Feel free to do what you want - I'm just trying to show you that what you think protects your "rights", doesn't...

Myself, I plan on eventually replacing the cats with HFC's and possibly a cat-back system. Maybe...


Also, one other point I want to make - most aftermarket mod-parts will say "for offroad use only" - that protects the aftermaket-parts people from getting sued when a warranty claim is denied, and also gives leverage to warranty-claim denials...

theDreamer 06-18-2009 10:52 AM

Quote:

Originally Posted by kannibul (Post 93944)
Feel free to do what you want - I'm just trying to show you that what you think protects your "rights", doesn't...

Myself, I plan on eventually replacing the cats with HFC's and possibly a cat-back system. Maybe...


Also, one other point I want to make - most aftermarket mod-parts will say "for offroad use only" - that protects the aftermaket-parts people from getting sued when a warranty claim is denied, and also gives leverage to warranty-claim denials...

I mean, other than going and quoting the Act specifically, every article I have ever read, know about, or seen pertaining to Magnuson-Moss Warranty Act as stated that "Under the Magnuson-Moss Act, a dealer must prove, not just vocalize, that aftermarket equipment caused the need for repairs before it can deny warranty coverage. If the dealer cannot prove such a claim — or it proffers a questionable explanation — it is your legal right to demand compliance with the warranty."

The italicized part is a quote from an article I have, and is the same conclusion from every other article.

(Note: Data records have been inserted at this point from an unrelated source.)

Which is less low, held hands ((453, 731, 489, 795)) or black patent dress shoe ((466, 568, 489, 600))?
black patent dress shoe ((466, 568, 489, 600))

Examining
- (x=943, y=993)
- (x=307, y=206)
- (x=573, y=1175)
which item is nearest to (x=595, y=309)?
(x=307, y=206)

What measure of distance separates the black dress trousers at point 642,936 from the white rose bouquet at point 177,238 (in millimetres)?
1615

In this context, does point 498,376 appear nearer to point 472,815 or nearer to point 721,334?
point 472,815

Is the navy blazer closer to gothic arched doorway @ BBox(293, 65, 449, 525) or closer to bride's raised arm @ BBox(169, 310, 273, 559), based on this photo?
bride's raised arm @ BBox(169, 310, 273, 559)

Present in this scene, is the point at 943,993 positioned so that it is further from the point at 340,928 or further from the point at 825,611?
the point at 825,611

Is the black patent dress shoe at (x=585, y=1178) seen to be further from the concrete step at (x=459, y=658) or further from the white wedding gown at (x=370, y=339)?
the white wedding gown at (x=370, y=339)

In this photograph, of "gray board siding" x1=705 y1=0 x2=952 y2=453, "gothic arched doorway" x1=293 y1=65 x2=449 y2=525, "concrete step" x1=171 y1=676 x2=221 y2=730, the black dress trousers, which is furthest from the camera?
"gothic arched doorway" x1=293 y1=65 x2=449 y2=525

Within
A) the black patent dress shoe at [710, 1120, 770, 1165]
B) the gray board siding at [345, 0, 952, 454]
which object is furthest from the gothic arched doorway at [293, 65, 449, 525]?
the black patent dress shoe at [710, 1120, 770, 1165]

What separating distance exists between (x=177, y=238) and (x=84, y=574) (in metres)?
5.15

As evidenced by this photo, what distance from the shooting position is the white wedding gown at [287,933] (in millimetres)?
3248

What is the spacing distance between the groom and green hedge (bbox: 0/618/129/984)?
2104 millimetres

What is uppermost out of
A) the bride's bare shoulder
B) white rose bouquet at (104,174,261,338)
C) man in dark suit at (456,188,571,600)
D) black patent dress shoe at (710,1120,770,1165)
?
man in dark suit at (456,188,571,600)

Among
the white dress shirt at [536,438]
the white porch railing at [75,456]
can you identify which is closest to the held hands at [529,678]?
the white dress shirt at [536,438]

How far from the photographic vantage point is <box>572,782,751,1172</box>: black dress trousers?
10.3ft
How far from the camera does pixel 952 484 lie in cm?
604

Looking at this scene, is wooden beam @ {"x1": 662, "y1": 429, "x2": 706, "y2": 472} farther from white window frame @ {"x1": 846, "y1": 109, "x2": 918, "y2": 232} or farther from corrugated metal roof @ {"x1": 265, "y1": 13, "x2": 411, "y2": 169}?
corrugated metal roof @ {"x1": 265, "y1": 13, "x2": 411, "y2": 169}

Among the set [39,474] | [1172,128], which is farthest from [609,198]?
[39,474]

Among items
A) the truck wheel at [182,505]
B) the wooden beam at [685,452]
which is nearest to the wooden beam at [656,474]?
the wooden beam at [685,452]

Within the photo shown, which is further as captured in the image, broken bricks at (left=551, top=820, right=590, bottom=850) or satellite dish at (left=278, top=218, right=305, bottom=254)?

kannibul 06-18-2009 10:59 AM

Quote:

Originally Posted by theDreamer (Post 93948)
I mean, other than going and quoting the Act specifically, every article I have ever read, know about, or seen pertaining to Magnuson-Moss Warranty Act as stated that "Under the Magnuson-Moss Act, a dealer must prove, not just vocalize, that aftermarket equipment caused the need for repairs before it can deny warranty coverage. If the dealer cannot prove such a claim — or it proffers a questionable explanation — it is your legal right to demand compliance with the warranty."

The italicized part is a quote from an article I have, and is the same conclusion from every other article.

Ok, by "legal right" - that means getting, at the very least, a lawyer to write them a letter...

Also take into account what the main point of the Magnuson-Moss Act pertains to....

(the prevention of) dealer/manufacturer Tie-in Sales to maintain warranty.

A specific example...

-----
You change the oil in your car at your regularly scheduled intervals.

You use a Fram oil filter.

Engine blows up with no other modifications and no signs of abuse.

Dealer says they won't cover the claim becasue you didn't use a Nissan Oil Filter.
-----

THERE you have a claim under the Magnuson-Moss Act.

theDreamer 06-18-2009 11:03 AM

Quote:

Originally Posted by Jesse (Post 93954)
xxxxxxxxxx:

No offense, but I would say probably most people will never have an issue with the oil heating problem. This is a bit more of an enthusiast forum so we have a lot more people taking their car to a track and having this issue. By the claims of Nissan, this is a non-issue though since the car is not sold as a track car.